Search the material for the string "with" and copy each line where it occurs.
◆ ◆ ◆ ◆
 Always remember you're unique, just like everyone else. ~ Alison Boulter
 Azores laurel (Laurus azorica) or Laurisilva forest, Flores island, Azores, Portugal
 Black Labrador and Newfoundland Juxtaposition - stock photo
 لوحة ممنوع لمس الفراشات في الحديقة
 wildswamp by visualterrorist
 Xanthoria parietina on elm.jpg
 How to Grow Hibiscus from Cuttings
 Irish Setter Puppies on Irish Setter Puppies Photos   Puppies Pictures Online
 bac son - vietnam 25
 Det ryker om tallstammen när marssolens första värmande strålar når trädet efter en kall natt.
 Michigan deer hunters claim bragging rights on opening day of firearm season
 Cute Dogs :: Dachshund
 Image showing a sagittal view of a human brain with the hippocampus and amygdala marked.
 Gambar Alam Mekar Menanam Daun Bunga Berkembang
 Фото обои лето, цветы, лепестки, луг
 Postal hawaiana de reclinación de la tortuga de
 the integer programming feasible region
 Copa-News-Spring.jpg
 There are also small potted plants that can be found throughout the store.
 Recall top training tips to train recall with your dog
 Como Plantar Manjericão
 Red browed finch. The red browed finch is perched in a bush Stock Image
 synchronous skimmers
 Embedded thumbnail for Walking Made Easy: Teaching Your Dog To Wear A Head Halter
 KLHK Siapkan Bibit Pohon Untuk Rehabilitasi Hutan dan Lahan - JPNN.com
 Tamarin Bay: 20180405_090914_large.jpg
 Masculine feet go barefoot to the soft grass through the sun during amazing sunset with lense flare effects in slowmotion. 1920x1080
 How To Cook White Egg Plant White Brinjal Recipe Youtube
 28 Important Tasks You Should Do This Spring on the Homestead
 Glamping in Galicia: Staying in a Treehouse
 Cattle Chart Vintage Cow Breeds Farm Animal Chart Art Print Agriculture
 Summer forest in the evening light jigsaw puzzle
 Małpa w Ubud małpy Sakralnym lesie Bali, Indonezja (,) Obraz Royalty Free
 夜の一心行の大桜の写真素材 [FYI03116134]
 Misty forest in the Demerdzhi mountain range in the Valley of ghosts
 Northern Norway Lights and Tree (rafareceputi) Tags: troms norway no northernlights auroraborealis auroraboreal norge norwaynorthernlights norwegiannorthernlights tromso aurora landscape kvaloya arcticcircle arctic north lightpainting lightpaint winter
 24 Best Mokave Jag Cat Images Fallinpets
◆ ◆ ◆ ◆
## Answer to this exercise
 Image showing a sagittal view of a human brain with the hippocampus and amygdala marked.
 Recall top training tips to train recall with your dog
 Masculine feet go barefoot to the soft grass through the sun during amazing sunset with lense flare effects in slowmotion. 1920x1080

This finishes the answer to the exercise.